Foto: Bernhard Langs "Re:igen" im Rokokotheater des Schwetzinger Schlosses © SWR
Text:Frieder Reininghaus, am 27. April 2014
Knappe 15 Takte Ouverture unter dem durchaus angemessenen Titel „Zwielicht“ führen zum Rencontre, das durchaus sinnbildlich auf einem schlecht beleuchteten Weg am Kanal stattfindet. Der potente, aber finanziell klamme Polizist, der in Michael Sturmingers Text-Kondensat Franz heißt, trifft auf Manuela. In gut verständlichen kurzen Sätzen, die fast durchweg repetiert (und dabei mehr oder minder merklich variiert) werden, entrollt sich die „Komödie“ von 1897 mit nervöser Konsequenz: Der Reigen der überwiegend flüchtigen erotisch-sexuellen Beziehungen. Bevorzugt gedoppelt oder noch häufiger wiederholt werden Fragen, die oft keine sind: „Worauf sollen wir warten?“ – „Wohnst du weit?“ Dem sekundieren knappe musikalische Motive oder zwei- bzw. drei tönige Musikpartikel, die ebenfalls vervielfacht werden. Die Dialoge der punktuellen Beziehungen sagen viel über asymmetrische und deformierte Verhältnisse der Geschlechter zueinander aus.
Der Arzt und Autor Schnitzler ließ an der voyeuristisch zu goutierenden Mechanik des Puderns überhaupt nicht teilhaben. Anders Georges Delnon. Der Schwetzinger Auftraggeber und Regisseur drehte nach einer seit den 80er Jahren probaten Regiepraxis die klassische Anordnung von Bühne und Parkett um. Er beorderte die Zuschauer also dorthin, wo sonst die Akteure tätig sind, die Mitglieder des RSO Stuttgart und der SWR-Big Band hingegen in die Logen. Zwischen einem Dutzend Monitoren im Parkett, die erlesene Bildfolgen daher- und dahinflimmern, versieht eine Matratze in wechselnden Positionen ihren Dienst fürs Immergleiche in zehn Varianten. Die elfte gibt’s vorab, als wüsste man nicht, worum es hier geht (ein unbekleidetes Pärchen führt es im Hintergrund exemplarisch vor).

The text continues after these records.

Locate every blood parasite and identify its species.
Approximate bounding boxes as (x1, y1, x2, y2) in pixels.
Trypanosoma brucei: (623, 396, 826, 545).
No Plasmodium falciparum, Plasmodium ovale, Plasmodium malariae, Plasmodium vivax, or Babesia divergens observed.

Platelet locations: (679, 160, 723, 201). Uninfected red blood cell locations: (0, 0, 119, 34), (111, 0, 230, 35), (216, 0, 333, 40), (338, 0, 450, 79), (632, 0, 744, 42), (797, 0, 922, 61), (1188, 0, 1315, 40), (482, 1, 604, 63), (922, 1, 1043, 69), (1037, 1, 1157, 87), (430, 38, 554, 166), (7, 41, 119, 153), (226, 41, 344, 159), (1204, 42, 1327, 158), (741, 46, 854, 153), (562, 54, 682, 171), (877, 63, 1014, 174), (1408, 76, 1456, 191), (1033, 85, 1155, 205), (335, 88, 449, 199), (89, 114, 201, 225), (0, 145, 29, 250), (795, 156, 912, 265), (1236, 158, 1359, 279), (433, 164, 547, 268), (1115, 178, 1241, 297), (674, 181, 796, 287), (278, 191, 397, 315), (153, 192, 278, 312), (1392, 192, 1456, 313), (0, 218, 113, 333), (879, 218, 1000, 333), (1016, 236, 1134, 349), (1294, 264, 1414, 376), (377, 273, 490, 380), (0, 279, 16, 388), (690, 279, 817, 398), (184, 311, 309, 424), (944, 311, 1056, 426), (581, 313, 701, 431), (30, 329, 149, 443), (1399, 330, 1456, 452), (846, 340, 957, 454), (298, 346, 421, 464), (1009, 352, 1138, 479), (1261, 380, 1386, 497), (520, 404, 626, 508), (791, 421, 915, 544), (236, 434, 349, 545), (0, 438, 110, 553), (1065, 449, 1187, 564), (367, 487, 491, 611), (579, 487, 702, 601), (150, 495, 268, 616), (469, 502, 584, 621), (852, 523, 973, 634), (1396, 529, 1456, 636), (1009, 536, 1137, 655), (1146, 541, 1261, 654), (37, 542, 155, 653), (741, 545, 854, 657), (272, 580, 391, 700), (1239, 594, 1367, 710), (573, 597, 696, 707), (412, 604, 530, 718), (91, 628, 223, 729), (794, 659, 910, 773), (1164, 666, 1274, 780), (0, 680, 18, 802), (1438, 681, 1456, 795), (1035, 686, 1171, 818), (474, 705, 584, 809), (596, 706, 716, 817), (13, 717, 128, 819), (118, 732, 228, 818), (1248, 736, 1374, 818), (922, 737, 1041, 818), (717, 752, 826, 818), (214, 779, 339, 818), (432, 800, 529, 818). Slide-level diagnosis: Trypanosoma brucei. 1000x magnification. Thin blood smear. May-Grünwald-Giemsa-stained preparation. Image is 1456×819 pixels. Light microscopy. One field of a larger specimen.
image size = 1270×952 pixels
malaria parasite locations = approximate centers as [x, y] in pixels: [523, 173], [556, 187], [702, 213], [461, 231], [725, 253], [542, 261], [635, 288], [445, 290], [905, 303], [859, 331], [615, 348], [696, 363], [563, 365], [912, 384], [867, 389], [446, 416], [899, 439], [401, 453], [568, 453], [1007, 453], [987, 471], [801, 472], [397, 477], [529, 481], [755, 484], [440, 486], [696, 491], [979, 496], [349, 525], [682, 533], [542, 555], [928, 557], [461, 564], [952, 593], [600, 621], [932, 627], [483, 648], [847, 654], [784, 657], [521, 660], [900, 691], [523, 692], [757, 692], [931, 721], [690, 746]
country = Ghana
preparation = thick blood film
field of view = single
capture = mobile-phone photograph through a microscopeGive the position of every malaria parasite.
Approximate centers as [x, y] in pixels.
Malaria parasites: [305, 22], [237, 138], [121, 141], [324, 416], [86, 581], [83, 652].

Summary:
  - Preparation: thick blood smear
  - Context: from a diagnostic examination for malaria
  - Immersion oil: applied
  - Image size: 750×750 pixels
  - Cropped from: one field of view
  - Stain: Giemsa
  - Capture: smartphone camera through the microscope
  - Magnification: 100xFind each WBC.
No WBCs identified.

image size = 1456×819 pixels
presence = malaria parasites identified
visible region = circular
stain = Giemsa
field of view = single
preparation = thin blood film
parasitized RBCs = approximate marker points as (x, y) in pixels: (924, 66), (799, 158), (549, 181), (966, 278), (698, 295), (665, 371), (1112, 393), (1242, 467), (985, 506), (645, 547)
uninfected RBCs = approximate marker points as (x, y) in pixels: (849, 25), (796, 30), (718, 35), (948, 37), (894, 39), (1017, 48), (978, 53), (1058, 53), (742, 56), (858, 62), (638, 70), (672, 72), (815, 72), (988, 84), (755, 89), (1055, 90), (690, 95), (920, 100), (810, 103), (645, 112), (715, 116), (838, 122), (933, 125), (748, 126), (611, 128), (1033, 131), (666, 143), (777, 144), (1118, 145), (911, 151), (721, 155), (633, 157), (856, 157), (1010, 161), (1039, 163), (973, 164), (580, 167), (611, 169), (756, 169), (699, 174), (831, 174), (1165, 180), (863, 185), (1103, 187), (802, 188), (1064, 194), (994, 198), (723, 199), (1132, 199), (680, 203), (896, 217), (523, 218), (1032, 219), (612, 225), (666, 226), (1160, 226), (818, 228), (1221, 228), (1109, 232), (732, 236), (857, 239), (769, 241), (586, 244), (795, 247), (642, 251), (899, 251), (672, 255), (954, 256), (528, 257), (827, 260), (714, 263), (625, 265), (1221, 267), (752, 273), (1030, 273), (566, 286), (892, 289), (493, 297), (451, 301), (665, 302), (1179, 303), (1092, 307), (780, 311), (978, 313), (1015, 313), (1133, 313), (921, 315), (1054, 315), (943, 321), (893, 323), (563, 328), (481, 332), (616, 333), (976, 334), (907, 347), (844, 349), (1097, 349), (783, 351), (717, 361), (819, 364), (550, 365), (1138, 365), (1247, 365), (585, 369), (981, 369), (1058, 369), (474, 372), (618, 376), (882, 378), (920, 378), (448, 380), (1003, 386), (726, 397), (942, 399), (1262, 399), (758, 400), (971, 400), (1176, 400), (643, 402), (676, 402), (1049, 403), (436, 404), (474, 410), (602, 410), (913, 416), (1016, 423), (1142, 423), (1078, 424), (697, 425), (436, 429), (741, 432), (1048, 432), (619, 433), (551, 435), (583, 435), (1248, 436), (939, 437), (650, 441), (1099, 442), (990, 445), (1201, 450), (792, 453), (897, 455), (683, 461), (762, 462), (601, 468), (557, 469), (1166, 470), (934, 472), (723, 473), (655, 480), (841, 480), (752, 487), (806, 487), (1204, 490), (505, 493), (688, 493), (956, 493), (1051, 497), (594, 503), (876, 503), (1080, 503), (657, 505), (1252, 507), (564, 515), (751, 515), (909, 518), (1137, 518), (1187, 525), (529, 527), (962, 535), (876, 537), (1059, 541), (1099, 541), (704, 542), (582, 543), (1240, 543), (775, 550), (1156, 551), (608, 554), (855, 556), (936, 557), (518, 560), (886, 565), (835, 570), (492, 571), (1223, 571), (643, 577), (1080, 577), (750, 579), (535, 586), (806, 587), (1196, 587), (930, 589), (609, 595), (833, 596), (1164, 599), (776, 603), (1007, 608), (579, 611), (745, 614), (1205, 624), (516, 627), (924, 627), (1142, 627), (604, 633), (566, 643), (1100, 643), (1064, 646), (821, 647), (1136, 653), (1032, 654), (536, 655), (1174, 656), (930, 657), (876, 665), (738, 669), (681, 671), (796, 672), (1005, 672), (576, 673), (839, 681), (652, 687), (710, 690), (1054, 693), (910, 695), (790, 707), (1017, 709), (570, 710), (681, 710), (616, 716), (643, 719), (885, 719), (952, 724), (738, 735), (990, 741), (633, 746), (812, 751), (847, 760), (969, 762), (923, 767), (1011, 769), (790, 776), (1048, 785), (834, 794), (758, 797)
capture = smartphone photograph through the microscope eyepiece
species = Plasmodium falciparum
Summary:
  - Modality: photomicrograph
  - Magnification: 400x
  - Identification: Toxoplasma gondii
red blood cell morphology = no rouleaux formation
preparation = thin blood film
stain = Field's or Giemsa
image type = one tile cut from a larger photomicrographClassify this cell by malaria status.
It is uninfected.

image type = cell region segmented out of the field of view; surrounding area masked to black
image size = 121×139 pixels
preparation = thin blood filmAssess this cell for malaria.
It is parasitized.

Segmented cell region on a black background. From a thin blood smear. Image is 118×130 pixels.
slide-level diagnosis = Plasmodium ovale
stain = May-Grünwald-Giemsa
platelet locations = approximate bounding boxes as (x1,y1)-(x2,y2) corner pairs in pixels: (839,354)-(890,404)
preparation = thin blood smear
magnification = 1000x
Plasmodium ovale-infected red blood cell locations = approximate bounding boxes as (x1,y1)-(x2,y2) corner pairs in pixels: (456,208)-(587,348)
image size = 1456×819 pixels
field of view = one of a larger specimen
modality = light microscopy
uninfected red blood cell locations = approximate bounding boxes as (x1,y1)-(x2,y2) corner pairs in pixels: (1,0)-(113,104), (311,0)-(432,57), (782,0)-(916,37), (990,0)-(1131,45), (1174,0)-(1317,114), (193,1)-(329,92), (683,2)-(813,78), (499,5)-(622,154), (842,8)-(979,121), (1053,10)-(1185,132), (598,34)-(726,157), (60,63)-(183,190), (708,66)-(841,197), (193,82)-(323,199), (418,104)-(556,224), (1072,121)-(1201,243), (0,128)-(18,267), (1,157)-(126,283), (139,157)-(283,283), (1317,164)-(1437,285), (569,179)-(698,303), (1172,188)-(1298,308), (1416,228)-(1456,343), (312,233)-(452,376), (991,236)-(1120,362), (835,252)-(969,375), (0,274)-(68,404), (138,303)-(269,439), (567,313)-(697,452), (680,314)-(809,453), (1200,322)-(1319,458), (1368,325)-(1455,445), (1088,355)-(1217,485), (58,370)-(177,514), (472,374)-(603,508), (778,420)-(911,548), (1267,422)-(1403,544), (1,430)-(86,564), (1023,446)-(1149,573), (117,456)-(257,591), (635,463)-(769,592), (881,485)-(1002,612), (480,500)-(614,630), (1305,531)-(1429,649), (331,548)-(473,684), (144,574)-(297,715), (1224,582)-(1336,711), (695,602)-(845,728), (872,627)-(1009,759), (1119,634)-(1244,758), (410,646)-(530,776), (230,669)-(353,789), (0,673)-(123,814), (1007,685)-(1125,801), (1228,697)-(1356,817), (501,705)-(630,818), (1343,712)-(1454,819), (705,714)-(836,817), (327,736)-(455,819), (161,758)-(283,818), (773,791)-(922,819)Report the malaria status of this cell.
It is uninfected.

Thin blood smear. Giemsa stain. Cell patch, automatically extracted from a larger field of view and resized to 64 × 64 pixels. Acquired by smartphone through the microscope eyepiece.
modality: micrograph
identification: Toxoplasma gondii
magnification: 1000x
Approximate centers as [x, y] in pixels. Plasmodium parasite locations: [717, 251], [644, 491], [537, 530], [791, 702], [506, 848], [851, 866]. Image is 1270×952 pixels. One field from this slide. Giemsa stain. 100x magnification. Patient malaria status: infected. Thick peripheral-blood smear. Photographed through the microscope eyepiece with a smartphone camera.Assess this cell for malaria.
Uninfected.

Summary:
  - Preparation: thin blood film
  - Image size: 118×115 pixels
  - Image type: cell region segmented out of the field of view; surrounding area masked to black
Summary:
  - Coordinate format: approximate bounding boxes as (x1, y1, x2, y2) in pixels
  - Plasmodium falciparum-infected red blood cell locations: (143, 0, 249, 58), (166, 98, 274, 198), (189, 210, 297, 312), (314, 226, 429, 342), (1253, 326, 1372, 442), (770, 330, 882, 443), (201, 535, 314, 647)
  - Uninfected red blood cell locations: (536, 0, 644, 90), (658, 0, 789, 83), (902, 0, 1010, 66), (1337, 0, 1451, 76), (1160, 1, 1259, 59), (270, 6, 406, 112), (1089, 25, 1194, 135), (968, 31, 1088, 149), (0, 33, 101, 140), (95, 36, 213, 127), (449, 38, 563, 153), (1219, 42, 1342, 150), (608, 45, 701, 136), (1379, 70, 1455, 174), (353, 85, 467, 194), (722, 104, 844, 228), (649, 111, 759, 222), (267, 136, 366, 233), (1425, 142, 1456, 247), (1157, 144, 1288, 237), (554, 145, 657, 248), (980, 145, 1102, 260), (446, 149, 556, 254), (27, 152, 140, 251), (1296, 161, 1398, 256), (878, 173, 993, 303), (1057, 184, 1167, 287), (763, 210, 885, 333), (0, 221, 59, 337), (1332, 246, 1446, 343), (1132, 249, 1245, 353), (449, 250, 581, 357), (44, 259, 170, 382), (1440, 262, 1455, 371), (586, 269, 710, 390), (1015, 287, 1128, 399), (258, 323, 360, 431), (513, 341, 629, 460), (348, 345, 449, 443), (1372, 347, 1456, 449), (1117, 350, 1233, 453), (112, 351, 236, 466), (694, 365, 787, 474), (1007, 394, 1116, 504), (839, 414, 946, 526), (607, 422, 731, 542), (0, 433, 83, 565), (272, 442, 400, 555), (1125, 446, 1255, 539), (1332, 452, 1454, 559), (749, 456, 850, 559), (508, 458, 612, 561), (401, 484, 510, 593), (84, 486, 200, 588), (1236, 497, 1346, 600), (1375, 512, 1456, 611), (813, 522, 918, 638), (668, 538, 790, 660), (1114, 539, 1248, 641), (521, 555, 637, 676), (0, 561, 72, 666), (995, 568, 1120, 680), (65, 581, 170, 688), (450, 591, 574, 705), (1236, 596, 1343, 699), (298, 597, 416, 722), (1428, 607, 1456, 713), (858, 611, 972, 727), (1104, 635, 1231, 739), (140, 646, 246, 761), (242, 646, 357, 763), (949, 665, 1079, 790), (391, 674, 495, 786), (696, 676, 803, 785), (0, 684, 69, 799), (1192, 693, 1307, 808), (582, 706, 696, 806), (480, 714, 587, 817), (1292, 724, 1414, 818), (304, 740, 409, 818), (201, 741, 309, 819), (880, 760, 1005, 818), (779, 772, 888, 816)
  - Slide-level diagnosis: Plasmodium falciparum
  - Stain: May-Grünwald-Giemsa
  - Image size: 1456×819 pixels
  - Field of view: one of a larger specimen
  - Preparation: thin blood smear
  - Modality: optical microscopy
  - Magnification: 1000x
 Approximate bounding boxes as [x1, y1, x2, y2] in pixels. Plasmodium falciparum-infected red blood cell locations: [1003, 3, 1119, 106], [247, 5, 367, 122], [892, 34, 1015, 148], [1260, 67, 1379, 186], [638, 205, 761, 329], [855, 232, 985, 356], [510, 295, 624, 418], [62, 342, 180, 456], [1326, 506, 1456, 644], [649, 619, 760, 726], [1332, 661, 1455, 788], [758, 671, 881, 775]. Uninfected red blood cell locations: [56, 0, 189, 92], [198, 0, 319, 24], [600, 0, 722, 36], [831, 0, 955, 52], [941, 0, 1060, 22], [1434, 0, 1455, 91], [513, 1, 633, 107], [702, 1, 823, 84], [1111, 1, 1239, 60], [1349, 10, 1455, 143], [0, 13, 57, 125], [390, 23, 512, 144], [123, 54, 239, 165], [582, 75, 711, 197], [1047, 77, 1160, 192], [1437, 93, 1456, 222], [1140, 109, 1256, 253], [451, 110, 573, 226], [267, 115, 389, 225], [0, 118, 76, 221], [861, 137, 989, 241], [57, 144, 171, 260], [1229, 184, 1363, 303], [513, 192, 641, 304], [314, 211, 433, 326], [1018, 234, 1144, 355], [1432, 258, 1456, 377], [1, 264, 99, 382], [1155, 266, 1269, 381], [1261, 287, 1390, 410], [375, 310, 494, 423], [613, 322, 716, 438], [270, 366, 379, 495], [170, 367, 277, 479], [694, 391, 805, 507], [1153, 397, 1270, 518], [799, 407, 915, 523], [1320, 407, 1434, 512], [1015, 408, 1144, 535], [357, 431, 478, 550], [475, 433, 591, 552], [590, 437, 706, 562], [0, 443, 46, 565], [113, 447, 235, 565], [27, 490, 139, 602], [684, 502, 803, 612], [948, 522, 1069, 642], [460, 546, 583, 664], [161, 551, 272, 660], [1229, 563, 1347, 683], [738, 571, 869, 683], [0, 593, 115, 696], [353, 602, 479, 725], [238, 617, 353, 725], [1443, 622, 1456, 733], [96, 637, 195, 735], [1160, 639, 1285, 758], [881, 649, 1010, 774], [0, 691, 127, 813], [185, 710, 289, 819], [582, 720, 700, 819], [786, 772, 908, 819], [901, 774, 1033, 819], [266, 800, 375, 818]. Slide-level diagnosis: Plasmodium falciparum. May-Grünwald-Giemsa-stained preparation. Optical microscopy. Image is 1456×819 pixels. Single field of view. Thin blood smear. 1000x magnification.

Der Komponist kreierte aus dem einst heiß umstrittenen „Reigen“ polyglotte Theater-Musik, diskursiv oder ‚beredt’. Seine Schreibweise verweist auf den französischen Philosophen Gilles Deleuze. Indem sie die theatralen Subjekte dekonstruiert, bringt sie die Erzählformen durch die Repetitionen zum Stottern. Zugleich reagiert die mit elektronischen Mitteln operierende Komposition auf mediale Muster, die die Wahrnehmung der althergebrachten Wiederholung als zugleich kommunikatives und ästhetisches Mittel ins Bewusstsein heben. Für einen Hauch Nostalgie sorgen Bezugnahmen auf „Halbseidenes“ aus älterer Unterhaltungsmusik – tändelnder Cha-Cha-Cha-Anschub oder Anklang an die Hammondorgel.
In der partiellen Sparsamkeit der Mittel zeichnet sich die „Reigen“-Musik von Lang gegenüber der von Fabio Vacchi (Florenz 1982) und Philippe Boesmans (Brüssel 1993) positiv aus. Almerija Delic als Repräsentantin des Straßenstrichs und Cornel Frey als schäbiger Freier eröffnen den Reigen, bei dem sich Clara Melonie als durchaus willentliches Haus- und Schulmädchen profiliert sowie Kai-Uwe Fahnert als grotesk moralisierender Ehemann und zum Doppelschlag nicht aufgelegter melancholischer Privatier. Mit seinen unterschiedlichen verbalen Verpackungen und Verbiegungen, Entblößungs- und Direktheitsgraden ist dieser neue „Rei:gen“ eine bemerkenswerte Fortschreibung des „Theaters der Wiederholungen“.